Fasting to Overcome Habits, for Solitude and to Chastise the Body
Do you fast? Prove it by doing good works. If you see someone in need, take pity on them. If you see a friend being honored, don’t get jealous of him. For a true fast, you cannot fast only with your mouth. You must fast with your eye, your ear, your feet, your hands, and all parts of your body. [St. John Chrysostom, On Fasting].
16. Overcome Habits, Addiction, Gluttony
Fasting breaks the monotonous reenactment of habitual rituals to which we may be physically and intellectually shackled. A break in our eating patterns can lead to significant lifestyle changes.
Habituation refers to weakened responses to continually repeated stimuli. Consciously and unconsciously, we become addicted to many activities, routines and habits that we perform like robots, having long forgotten their origins or purpose.
Fasting is not confined to abstinence from eating and drinking. Fasting really means voluntary abstinence for a time from various necessities of life, such as food, drink, sleep, rest, association with people and so forth. The purpose of such abstinence for a longer or shorter period of time is to loosen to some degree the ties which bind us to the world of material things and our surroundings as a whole, in order that we may concentrate all our spiritual powers upon the unseen and eternal things. [Ole Hallesby, Prayer, p. 59].
When our bodies demand the chemicals, or our minds insist on the customary cravings, we must begin by recognizing the lamentable state to which we have descended. To reestablish control and confidence, we must first abstain, even if for just one day.
Fasting can be a painful admission that I am not free, that my life is enslaved, obsessed or addicted to external things such as food, drink, codependent relationships, sex, television, privacy and the like. [Albert Haase].

▬▬▬

▶ _YOUR GOAL_:
Continue the passage on fasting to overcome habits, picking up right after its last quotation.

▶ _SOURCE EXCERPT_:
▬▬▬

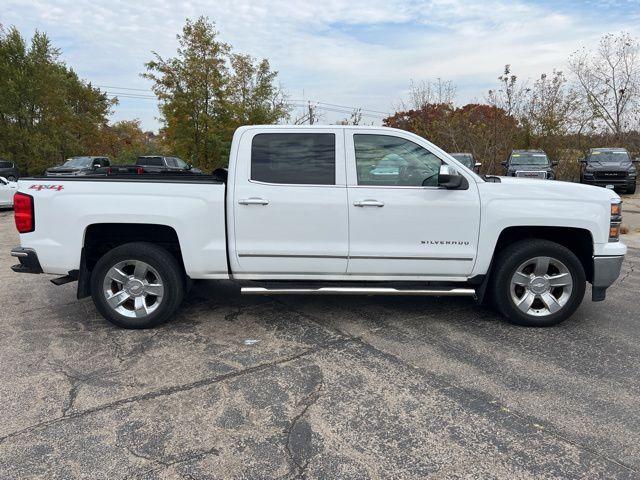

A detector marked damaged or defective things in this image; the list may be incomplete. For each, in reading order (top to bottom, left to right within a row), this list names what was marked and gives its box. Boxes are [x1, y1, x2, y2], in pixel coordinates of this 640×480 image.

cracked pavement [0, 208, 636, 478]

▬▬▬

▶ _FINAL ANSWER_:
Lent prepares us for this most important moment; therefore, it is a “powerful” season, a turning point that can foster change and conversion in each of us. We all need to improve, to change for the better. Lent helps us and thus we leave behind old habits and the lazy addiction to the evil that deceives and ensnares us. [Pope Francis]
17. Separation, Solitude and Sanctity
Anything that is holy must be isolated away from pollution, and elevated above corruption. Under some circumstance, the only protection against spiritual contamination is self-imposed quarantine.
The Children of Israel were separated and made distinct from all the idolatrous nations surrounding them. Their spiritual and ritual purity was dependent on abstention and sacred restrictions: the “613 commandments.”
When some of these pious men occasionally went to an extreme by fasting, staying up all night, refraining from eating meat and drinking wine, abstaining from marital relations, wearing woolen and hairy garments, dwelling in the mountains, and secluding themselves in the wilderness, they did so only to counter the opposite urge and restore the health of their souls… Fearing that their own morals might be tainted by those around them, they removed themselves from bad people, as the prophet Yirmiyah said, “Oh, to leave my people, to go away from them. For they are all adulterers, a band of rogues.” [Moses Maimonides, The Essential Maimonides: Translations of the Rambam, p. 183]
When we undertake a spiritual fast, we choose to withdraw from several aspects of our social existence, including merriment, frivolity and material comforts.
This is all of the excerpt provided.